20Minutes du 12 octobre 2021 

Réchauffement climatique : La montée du niveau des mers se poursuivra pendant plusieurs siècles, selon une étude scientifique

INONDATIONS Plusieurs grandes villes et un demi-milliard de personnes seraient affectés

2021 10 12 Franceinfo montée des eaux

C’est déjà trop tard. Même si l’humanité parvient à limiter le réchauffement à 1,5 °C par rapport à l’ère préindustrielle, ce qui est l’objectif d’ici 2100, le niveau des mers va monter pendant des siècles, ont mis en garde mardi des scientifiques. La plupart des estimations actuelles de la montée du niveau de la mer et des menaces qu’elle fait peser sur les villes côtières courent jusqu’à la fin du siècle et vont d’un demi-mètre à un peu moins d’un mètre.

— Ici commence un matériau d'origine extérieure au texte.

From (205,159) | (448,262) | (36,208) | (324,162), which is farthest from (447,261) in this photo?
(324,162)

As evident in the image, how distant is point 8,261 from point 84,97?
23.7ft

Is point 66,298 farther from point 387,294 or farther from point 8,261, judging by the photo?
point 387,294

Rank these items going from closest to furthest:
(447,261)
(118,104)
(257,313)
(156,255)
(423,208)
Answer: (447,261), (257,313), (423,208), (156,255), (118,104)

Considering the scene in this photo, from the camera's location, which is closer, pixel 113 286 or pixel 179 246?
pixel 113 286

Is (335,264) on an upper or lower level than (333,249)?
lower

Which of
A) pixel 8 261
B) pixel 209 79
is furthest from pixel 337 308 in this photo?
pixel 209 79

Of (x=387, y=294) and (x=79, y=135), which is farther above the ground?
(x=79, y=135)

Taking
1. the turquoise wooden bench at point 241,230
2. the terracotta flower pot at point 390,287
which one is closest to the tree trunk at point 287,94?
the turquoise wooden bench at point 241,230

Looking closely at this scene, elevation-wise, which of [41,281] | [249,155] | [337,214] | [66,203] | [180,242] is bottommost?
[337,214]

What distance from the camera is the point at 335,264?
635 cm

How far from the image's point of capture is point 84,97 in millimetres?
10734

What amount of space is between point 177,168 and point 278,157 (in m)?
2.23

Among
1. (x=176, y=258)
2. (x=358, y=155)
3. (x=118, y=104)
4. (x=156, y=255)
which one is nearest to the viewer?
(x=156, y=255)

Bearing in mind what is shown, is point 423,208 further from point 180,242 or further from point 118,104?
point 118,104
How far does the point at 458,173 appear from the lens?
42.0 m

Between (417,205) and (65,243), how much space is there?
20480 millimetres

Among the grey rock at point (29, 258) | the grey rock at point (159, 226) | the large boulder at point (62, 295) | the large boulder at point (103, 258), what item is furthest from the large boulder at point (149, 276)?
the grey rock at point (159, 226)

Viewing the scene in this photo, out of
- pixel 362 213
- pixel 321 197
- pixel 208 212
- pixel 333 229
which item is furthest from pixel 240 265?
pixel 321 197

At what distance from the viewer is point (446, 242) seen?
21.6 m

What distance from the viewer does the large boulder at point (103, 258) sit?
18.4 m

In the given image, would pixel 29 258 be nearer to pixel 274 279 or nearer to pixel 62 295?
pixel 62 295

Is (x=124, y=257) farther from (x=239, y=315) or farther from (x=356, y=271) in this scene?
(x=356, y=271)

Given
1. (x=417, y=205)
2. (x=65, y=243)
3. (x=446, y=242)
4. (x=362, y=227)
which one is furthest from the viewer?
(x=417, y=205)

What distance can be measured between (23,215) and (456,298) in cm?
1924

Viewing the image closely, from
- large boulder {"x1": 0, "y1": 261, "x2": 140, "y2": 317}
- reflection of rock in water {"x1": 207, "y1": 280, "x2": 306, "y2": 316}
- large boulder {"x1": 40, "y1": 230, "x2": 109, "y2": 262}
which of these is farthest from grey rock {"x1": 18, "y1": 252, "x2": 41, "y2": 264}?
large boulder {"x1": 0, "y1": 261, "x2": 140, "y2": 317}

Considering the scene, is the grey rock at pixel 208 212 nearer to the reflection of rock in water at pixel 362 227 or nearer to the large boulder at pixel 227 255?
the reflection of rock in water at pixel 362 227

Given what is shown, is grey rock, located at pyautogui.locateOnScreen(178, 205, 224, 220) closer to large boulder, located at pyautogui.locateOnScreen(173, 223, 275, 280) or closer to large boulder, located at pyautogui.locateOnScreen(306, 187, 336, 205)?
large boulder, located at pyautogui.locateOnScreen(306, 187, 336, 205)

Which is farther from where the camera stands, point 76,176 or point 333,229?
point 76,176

Mais le phénomène va se poursuivre au-delà de 2100 sous l’effet du réchauffement de l’eau et de la fonte des glaces, quelle que soit la vitesse de réduction des émissions de gaz à effet de serre. On l’observe déjà au niveau du permafrost, dans les régions arctiques : l’augmentation de la température provoque d’abord une légère fonte. Puis, par ce qu’on pourrait ironiquement qualifier « d’effet boule de neige », le contact de cette légère couche d’eau à température ambiante avec la glace, combinée au relâchement de gaz à effet de serre contenu dans le permafrost, va encore faire fondre cette dernière.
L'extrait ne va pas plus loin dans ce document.